Games can promote 21st century skills, such as multitasking, play, distributed cognition, networking, among others (see Jenkins white paper ). These “new media” literacy skills, social in nature, are based on traditional literacies such as writing. Today, self-sponsored writing and the universal authorship through digital network are put writing as an essential skill to be developed and as an essential activity by which a huge amount of learning and reflection occurs. This is exactly what Taiga and its intensive writing Quests are doing. So if much of the learning in QA happens when kids write Quests, how can we get them to submit better Quests and then use the feedback they provide?
In the Taiga Water Quality Unit, the narrative follows the activities of different stakeholders in the park (loggers, indigenous community, fishing company), looking at the ways in which their practices may put the future of the park and its wildlife at risk.
Ranger Bartle asks the Questers, now positioned as Field Investigators, for help in figuring out why the fish population is declining in the park. Through their series of missions, students propose a first solution to the problem and need to blame one of the groups inhabiting the park. With the help of a time machine, students can travel two years into the future to witness and experience the consequentiality of their previous decisions and submit a more nuanced solution that addresses the negative consequences of the first one.
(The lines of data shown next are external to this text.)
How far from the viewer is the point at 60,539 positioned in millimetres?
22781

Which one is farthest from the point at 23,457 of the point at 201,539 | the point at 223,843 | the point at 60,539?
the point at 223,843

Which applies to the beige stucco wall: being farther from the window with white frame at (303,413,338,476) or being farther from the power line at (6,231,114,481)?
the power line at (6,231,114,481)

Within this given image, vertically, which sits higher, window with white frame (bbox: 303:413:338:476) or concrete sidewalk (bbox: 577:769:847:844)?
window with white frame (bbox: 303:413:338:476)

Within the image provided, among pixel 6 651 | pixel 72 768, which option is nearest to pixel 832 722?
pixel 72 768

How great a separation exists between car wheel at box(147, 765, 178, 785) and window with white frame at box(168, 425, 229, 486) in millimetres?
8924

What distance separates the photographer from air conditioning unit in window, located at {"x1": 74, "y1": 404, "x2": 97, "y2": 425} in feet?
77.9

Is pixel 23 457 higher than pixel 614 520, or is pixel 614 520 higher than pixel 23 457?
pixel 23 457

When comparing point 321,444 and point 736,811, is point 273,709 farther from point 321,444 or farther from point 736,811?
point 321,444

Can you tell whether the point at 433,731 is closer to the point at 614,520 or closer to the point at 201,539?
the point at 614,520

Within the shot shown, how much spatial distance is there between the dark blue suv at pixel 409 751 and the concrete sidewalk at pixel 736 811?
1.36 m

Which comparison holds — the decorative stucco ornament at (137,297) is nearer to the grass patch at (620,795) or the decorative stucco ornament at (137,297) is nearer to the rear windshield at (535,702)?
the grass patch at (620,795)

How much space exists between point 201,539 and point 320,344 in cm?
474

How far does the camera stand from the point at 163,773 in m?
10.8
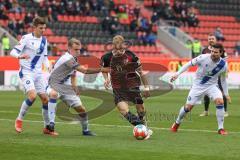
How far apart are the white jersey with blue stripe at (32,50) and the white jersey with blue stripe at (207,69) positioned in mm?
3363

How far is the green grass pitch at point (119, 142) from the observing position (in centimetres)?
1135

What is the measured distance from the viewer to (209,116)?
20.8 meters

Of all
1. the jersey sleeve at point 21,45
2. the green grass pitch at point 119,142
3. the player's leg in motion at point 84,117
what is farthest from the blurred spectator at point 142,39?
the player's leg in motion at point 84,117

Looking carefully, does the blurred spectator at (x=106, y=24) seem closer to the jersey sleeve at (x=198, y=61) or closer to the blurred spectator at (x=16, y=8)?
the blurred spectator at (x=16, y=8)

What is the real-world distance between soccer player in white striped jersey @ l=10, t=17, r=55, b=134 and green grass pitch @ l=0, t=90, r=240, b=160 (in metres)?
0.54

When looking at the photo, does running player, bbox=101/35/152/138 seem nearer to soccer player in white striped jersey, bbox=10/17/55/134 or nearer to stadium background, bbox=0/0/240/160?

After the completion of each of the five missions in Taiga, students write and submit a 50-100 word Quest. The writing of these Quests represent a crucial opportunity to help students enlist the scientific formalism underlying the narrative of Taiga. This process has been studied for several years, and we have used various strategies for supporting the inherent complexities of writing and the difficult process of drafting a scientific-like explanation.
During February-March 2010, one of our experienced teachers implemented Taiga with four sixth-grade classes. Borrowing from the portfolio assessment literature, in particular the distinction between “working portfolio” and “presentation portfolio” and with insights from our other projects, we translated these ideas into the writing process in Taiga. We manipulated the Quest in terms of the distinction between the two kinds of portfolio and incorporated new Reflection Questions (RQs). Two classes were told that they should respond to the goals of the Quests and to the new RQs, but that only the answers to the goals of the Quest would be reviewed by Ranger Bartle. For the other two classes the opposite instruction was given, i.e., the reflection questions would be looked at by Ranger Bartle. We wanted to see if this would have an impact on the quality of students’ initial submission to the Quest.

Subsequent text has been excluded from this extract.